During the Arab Oil Embargo, energy demands exceed supplies in the United States for first time. The fuel shortage results from the suspension of oil shipments to the U.S., with gas prices skyrocketing and the price of a barrel increasing 400% from $3 to $12 a barrel. The energy crisis fuels immediate research into alternative energy and creates a new dialogue about energy security for the United States.


December 28, 1973

Congress passes the Endangered Species Act in order to prevent the extinction of animals in the United States.

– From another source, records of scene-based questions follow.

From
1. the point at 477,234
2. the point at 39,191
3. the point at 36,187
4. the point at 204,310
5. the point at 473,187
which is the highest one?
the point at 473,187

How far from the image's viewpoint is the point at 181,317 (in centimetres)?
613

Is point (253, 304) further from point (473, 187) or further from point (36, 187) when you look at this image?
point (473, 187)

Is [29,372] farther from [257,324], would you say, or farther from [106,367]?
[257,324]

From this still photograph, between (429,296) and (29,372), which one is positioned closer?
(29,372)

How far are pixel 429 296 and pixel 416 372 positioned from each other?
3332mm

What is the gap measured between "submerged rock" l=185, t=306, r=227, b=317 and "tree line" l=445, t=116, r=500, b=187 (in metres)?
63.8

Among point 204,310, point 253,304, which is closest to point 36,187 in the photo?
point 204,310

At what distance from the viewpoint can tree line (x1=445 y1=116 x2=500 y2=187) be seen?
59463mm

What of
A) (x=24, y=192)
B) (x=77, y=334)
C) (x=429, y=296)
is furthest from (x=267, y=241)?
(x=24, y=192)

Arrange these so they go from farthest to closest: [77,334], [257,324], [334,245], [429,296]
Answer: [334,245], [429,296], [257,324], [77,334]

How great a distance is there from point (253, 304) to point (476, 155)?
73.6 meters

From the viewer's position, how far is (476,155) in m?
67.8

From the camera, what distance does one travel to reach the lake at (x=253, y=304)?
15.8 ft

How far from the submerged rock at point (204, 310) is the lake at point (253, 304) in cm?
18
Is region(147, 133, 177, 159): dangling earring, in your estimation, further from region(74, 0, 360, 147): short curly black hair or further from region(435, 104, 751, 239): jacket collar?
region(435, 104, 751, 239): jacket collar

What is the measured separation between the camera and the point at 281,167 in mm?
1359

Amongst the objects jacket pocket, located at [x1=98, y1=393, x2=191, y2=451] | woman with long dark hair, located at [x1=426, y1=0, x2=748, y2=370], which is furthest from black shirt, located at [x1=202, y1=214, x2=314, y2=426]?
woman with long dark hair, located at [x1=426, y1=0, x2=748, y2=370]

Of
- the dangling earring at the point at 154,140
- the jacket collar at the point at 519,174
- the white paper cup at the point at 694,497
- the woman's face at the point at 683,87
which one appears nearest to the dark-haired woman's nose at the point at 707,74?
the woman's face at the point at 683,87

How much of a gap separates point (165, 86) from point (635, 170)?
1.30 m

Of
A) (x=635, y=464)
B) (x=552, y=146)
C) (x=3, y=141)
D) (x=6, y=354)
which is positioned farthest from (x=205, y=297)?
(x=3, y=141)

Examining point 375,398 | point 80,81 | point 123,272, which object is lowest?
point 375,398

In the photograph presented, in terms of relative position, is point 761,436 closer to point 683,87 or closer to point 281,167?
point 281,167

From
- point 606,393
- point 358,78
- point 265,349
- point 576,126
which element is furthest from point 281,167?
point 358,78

This act restructured the 1966 legislation regarding endangered species and directed the U.S. Fish and Wildlife Service and the NOAA to carry out its stipulations.


June 26, 1974

President Nixon signs the Energy Supply and Environmental Coordination Act, the first attempt to balance the nation’s energy demands with appropriate environmental regulations.


June 28, 1974

Chemists Frank Sherwood Rowland and Mario Molina claim that Chlorofluorocarbons (CFCs) can destroy ozone molecules and may erode the Earth’s protective ozone layer.

A report released two years later by the U.S. Academy of Sciences will provide further scientific evidence to support the hypothesis of ozone depletion. In 1978 the United States will ban the use of CFCs in aerosol cans, but is not until the early 1990s that CFCs will begin to be phased out of product production.


August 17, 1974

The Forest and Rangeland Renewable Resources Planning Act of 1974 (RPA) is enacted in an effort to monitor forest resources in the United States. The RPA mandates comprehensive assessments in order to supervise forest supply.


December 12, 1974

The EPA is charged with settling and monitoring water quality standards with the Safe Drinking Water Act (SDWA), covering every public water system across the country.


January 3, 1975

The Eastern Wilderness Areas Act protects over 200,000 acres of National Forests. This legislation is the first to protect lands that were once logged or previously inhabited.


October 11, 1976

The Toxic Substances Control Act mandates the EPA to control all new and existing chemical substances being used in the United States. The act controls polychlorinated biphenyl (PCB) and other toxic products, although the management of existing chemicals are grandfathered and untouched by the act.


October 21, 1976

The EPA is given complete control over hazardous waste in the Resource Conservation and Recovery Act, which mandates the agency manage all aspects of toxic waste management.

The following day, National Forest Management Act requires the Secretary of Agriculture to monitor forestlands and to develop a standard to manage each unit of the National Forest System.